The four hide paintings are associated with the Illinois and Miami tribes and are part of a large collection of objects from the colonial period at the Paris museum, including painted hide bags and shirts. They include one of the most famous existing hide paintings from the 18th century – a robe featuring an iconic image of a thunderbird painted in shades of rust, gold, and black.

“It is very well-known and one of the most celebrated pieces of Indigenous art from this period,” Morrissey said. “Plains Indians used hide paintings as a documentary medium, for depictions of battles and events. These are different. Their designs are abstract. Even if they don’t tell stories, they are very important documents of their history and culture.”

Members of the Miami and Peoria tribes have been reconnecting with many parts of their culture – including their language, ecological knowledge, artistic and cultural traditions – that had been dormant for many generations.

Stylus and hide painting
The project held a learning lab that included a workshop on hide painting.
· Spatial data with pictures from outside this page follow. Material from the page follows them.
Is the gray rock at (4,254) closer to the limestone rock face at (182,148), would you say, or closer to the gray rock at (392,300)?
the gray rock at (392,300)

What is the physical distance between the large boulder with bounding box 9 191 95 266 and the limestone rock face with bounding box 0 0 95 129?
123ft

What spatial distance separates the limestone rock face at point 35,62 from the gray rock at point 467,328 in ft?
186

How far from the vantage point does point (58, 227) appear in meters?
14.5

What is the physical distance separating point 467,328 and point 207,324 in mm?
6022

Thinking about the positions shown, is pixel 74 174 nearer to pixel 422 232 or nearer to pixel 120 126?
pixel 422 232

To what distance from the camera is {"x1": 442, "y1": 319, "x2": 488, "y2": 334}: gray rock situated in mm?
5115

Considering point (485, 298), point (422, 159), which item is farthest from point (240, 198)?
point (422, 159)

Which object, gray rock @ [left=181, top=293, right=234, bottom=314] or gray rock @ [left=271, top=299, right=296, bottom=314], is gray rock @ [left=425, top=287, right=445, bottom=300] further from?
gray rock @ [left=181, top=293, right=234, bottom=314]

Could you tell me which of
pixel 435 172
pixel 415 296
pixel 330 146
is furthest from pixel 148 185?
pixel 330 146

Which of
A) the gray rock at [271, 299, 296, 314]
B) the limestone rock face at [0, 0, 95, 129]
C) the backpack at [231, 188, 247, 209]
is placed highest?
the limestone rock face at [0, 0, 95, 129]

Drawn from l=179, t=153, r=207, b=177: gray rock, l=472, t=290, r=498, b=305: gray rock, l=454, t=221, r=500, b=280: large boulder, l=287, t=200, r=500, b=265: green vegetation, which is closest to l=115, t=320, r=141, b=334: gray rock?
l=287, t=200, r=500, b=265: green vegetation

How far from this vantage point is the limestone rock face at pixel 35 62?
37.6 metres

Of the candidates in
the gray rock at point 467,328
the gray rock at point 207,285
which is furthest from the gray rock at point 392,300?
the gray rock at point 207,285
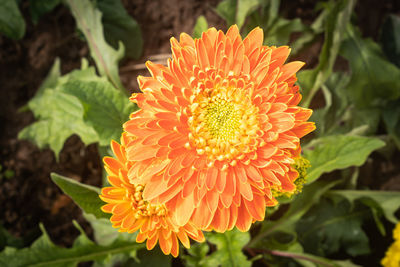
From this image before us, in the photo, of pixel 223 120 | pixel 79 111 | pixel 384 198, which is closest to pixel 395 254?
pixel 384 198

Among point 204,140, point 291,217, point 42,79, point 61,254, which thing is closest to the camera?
point 204,140

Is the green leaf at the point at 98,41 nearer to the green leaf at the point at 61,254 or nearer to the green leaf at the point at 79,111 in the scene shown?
the green leaf at the point at 79,111

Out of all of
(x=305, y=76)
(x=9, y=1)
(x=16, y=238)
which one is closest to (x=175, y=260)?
(x=16, y=238)

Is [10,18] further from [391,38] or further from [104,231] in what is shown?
[391,38]

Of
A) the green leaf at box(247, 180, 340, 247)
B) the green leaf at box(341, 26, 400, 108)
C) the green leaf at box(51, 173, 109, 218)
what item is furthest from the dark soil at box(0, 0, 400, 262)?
the green leaf at box(51, 173, 109, 218)

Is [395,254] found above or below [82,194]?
below

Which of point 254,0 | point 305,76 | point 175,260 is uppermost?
point 254,0

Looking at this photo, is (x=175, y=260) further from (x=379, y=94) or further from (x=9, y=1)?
(x=9, y=1)
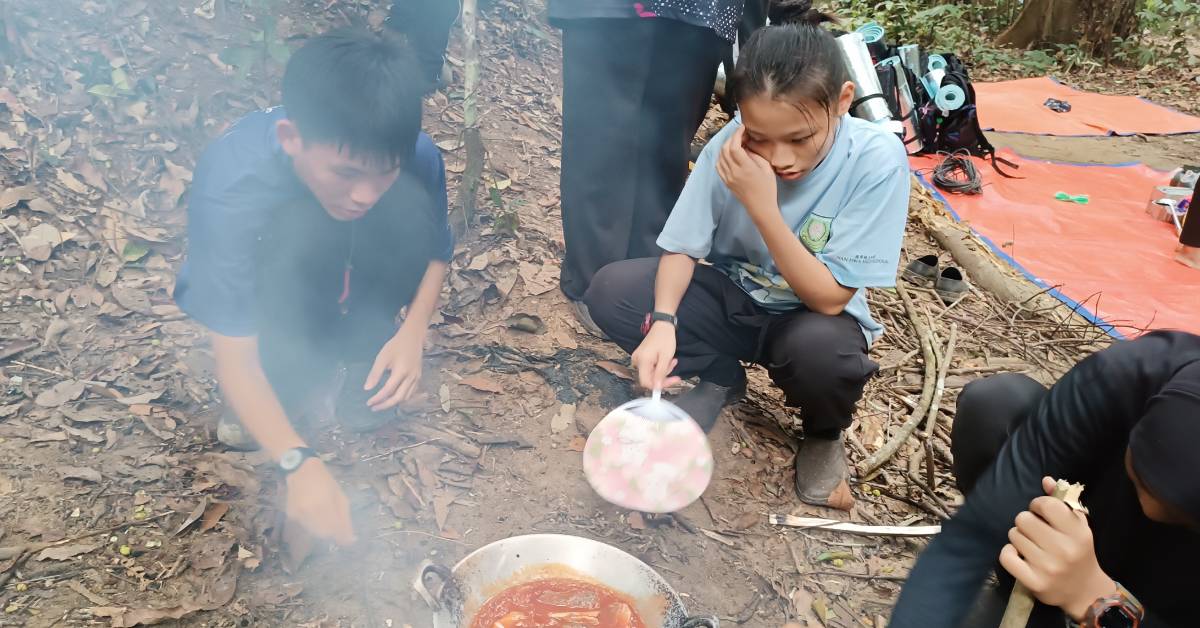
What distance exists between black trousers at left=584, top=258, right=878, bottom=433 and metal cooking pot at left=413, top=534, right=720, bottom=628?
0.82 metres

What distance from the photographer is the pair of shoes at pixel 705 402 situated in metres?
2.64

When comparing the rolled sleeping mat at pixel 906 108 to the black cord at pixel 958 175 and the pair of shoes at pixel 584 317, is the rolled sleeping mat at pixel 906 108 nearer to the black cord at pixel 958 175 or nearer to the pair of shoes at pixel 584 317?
the black cord at pixel 958 175

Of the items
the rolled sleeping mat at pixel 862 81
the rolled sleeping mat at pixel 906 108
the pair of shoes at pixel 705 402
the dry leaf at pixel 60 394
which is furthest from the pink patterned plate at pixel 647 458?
the rolled sleeping mat at pixel 906 108

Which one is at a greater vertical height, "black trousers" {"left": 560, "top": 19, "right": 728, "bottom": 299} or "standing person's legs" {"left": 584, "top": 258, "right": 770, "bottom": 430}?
"black trousers" {"left": 560, "top": 19, "right": 728, "bottom": 299}

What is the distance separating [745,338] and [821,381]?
1.04 ft

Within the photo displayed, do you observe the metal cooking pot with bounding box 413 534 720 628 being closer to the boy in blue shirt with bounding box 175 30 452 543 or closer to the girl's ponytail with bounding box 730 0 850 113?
the boy in blue shirt with bounding box 175 30 452 543

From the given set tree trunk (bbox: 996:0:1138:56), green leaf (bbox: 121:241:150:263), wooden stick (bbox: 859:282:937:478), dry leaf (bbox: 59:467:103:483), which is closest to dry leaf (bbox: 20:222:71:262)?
green leaf (bbox: 121:241:150:263)

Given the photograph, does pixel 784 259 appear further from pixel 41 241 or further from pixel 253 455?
pixel 41 241

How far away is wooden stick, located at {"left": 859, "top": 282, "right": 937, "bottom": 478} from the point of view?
8.79 ft

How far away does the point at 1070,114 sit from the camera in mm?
6199

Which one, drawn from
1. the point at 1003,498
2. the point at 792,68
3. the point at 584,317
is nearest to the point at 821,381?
the point at 1003,498

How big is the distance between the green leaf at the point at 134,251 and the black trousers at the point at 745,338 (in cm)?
187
Participants used wood styluses to apply paint and to scratch designs into the hides. (Photo by Doug Peconge.)

“That spirit of reawakening is very clearly a part of this project,” Morrissey said. “A big part of this project is to help the Miami and Peoria communities continue to revitalize their cultures in a hands-on way. It’s more than an academic study of the past.”

The project held its first major event in early August – a learning lab featuring a workshop on hide painting, held in Miami, Okla., the governmental seat of the Miami and Peoria tribes. Tribal members studied the history of the artistic tradition. Then Indigenous artists Michael Galban and Jaime Jacobs led them in mixing paints by grinding rocks with a high iron content to create a deep rust color.
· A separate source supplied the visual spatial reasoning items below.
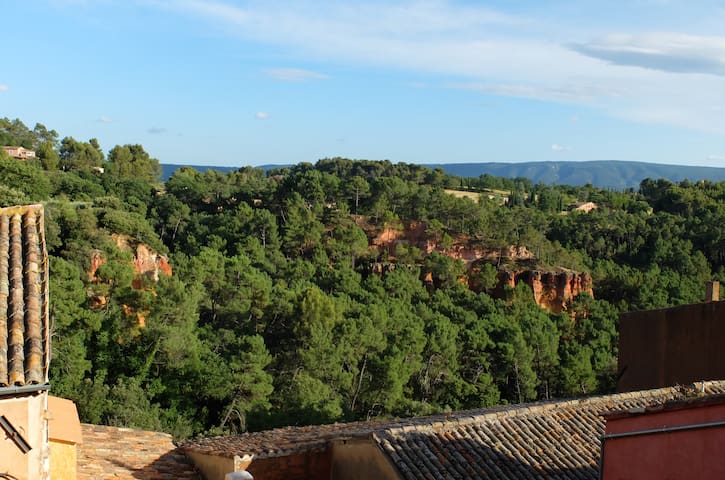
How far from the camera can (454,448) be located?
380 inches

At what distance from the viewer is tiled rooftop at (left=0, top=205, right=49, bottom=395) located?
5.93 metres

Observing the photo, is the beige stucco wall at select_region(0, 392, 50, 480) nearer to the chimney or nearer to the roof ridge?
the roof ridge

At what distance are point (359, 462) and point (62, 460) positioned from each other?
339 centimetres

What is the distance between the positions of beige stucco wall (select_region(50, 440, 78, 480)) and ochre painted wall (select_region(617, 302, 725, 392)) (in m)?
10.1

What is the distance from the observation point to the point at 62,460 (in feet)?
30.5

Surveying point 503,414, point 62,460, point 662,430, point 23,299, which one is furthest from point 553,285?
point 23,299

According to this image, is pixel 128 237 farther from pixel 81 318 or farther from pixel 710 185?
pixel 710 185

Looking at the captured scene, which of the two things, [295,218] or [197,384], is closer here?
[197,384]

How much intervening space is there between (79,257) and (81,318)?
7401 mm

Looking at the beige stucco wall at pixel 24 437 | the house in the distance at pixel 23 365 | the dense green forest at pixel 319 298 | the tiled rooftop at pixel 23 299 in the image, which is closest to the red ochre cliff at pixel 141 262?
the dense green forest at pixel 319 298

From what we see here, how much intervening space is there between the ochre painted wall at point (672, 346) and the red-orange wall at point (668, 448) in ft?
24.5

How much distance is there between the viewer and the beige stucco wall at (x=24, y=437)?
588 centimetres

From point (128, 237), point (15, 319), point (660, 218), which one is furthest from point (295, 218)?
point (15, 319)

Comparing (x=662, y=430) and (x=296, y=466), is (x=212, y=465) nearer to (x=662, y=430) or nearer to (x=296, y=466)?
(x=296, y=466)
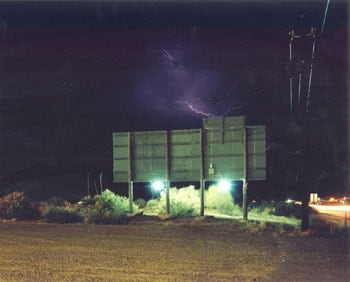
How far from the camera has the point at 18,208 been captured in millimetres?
24734

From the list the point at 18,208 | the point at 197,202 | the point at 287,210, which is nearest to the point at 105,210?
the point at 18,208

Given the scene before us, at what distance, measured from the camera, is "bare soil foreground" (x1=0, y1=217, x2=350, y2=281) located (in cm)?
1102

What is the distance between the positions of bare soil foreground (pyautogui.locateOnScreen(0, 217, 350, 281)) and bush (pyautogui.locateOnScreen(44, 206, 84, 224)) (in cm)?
173

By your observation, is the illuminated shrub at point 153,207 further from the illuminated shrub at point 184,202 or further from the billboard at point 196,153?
the billboard at point 196,153

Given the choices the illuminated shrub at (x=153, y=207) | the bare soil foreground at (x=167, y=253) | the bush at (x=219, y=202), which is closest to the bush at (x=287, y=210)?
the bush at (x=219, y=202)

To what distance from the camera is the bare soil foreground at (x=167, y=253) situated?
1102 centimetres

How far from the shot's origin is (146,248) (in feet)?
49.0

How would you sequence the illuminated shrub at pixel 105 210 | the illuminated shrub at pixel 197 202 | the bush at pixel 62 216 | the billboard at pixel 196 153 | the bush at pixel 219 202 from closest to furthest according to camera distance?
1. the illuminated shrub at pixel 105 210
2. the bush at pixel 62 216
3. the billboard at pixel 196 153
4. the illuminated shrub at pixel 197 202
5. the bush at pixel 219 202

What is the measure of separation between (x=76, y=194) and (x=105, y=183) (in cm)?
278

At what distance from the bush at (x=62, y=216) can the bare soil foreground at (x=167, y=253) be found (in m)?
1.73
They used wood styluses to apply the paint to deer hides and also to scratch designs into the hides, copying motifs from paintings made hundreds of years ago. Then they sewed the hide panels together into bags that traditionally would have been used for carrying tobacco or other utilitarian purposes but also were decorative.

The project team also presented its work to the tribal communities.

Robert Morrissey
History professor Robert Morrissey.

In addition to revitalizing aspects of Indigenous culture, the project aims to add the knowledge of the tribes to create a deeper understanding of the hide paintings and their significance, Morrissey said. The Quai Branly Museum has a new curatorial program to collaborate with tribes and center Indigenous knowledge in its interpretive programs.

“Museums always have been the ones to tell the world about these objects in an official way,” Morrissey said. “This project aims to decolonize the objects and reconnect them with the descendants of the people who made the art and whose ideas are embodied in the art.”

Morrissey said the project team plans to hold another learning lab to continue to teach the tribes’ crafts and to organize a seminar with an anthropologist and art historian who will talk about the cultural traditions.

Project team members hope to enable a group of tribal leaders to travel to Paris on a research trip to see the hide paintings and to study the art practices, diplomacy and ceremony, and the history of Indigenous people in Paris, Morrissey said. Ultimately, the group plans to create a major exhibition on what they have learned about the hide paintings that will premiere at the Miami University Art Museum and travel to Miami, Okla., and possibly other locations.